Exercise requirements
#1 In the earthquake recollection, where were the neighbor's shoes found?
#2 Please resume the earthquake recollection right after its final sentence.

Text passage
------------
Recollections of the Loma Prieta Quake of 1989
- Written by Brent Duncan, PhD
Recalling the Loma Prieta Quake of 1989, the following is an excerpt from a letter Penny and Brent Duncan wrote from near the epicenter shortly after the "big one".
In our neighborhood, first came the Earthquake on an unseasonably warm and sunny October afternoon, knocking out everyone’s power, not to mention our senses. Then began the jumbo aftershocks that continue to rock and roll, most often in the middle of the night. Next came a record windstorm, which blew out our neighbor’s windows. Soon the rain began to fall on our damaged roofs, leaking over our bed and causing even more landslides than before. We awaited the locusts.
It was after 5 pm. and the night was coming soon. Every time I’d try to go back into the house to sift through the breakage and clutter for flashlights and candles to prepare for darkness, an aftershock would chase me out. The children were clingy and frightened and huddled on the front lawn with my neighbor from Colorado. She had been outside, emptying her trash when the roof began to rain down on her. She jumped out of her shoes, running into the house to get her 8-month-old baby. We found her shoes under a pile of red roof tiles.
Our place is trashed, Brent’s out of a job, and the ground is still shaking, but we are feeling lucky and blessed. The epicenter of the “Great Quake of ’89” was right here in Aptos, just a few miles away in the Forest of Nicene Marks.
In the three weeks since the “Big One,” there have been thousands of aftershocks, 20 of them over a 4.0 magnitude, and at least two were over 5.0 on the Richter scale. Each one sends our kids into a frenzy and gets our adrenaline going as we wonder, “How long will this one last?” and “How bad will it get?” It has become a sort of game to guess the magnitude and see who is the closest. We are almost always right, except the ones that jolt us out of sleep sometimes seem worse than they are.
------------
Given material

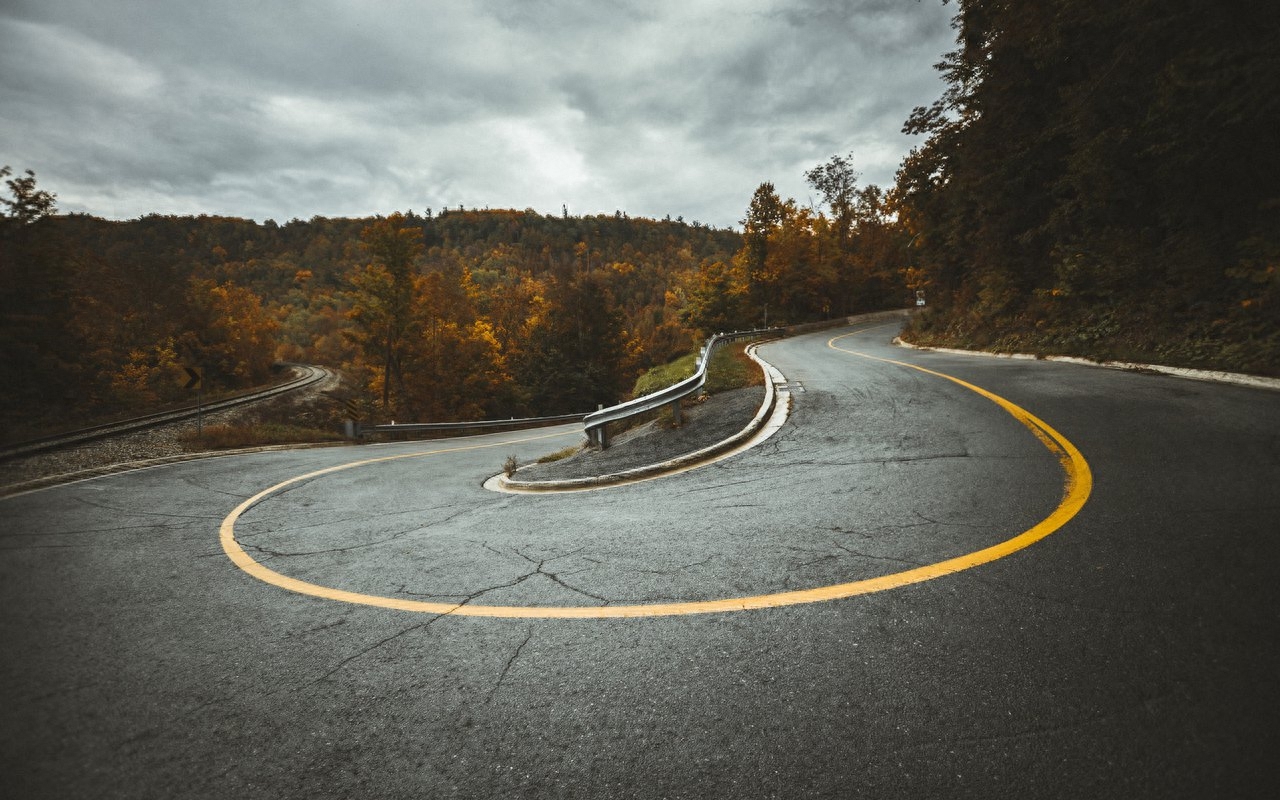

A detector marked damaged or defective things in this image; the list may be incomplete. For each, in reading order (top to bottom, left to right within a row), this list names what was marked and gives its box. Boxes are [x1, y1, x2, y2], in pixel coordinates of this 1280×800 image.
------------
Outputs by task
#1 Under a pile of red roof tiles.

#2
The kids have had the toughest time. They developed a new portfolio of insecurities, including fear of the dark, fear of being alone, and fear of large trucks going by our house—the roar of loud trucks sound like approaching earthquakes. The past couple of days, they seem to finally be getting used to the earth's moving them off their feet. Last night, Brittany slept through a 4.5 quake that knocked a few things down. But she said she wants to move away, “someplace where we can fly to the beach” and asked, “why does Heavenly Father give us the world and then make it shake?” She seems to understand now that the earth is just trying to get comfortable. Zach's so young; he has a lot of difficulties comprehending all of this. He was two years old on Monday.
Fortunately, a couple of days before the quake hit, we had discussed where we should ride it out with the kids during an earthquake. Not under a door—doors tend to swing open and close on those who follow the “conventional wisdom” of earthquake preparedness—but in the entryway. That brief discussion proved prophetic. Luckily, I had just sent home my last day-care child at 5 o’clock, which was unusually early. Generally, at that time, the kids are in the middle of the living room floor watching Sesame Street while I get dinner ready. We were early, and I had just sat them down at the table to eat when the quake began. At first, I thought, “Oh, it’s an earthquake,” not unusual, no big deal.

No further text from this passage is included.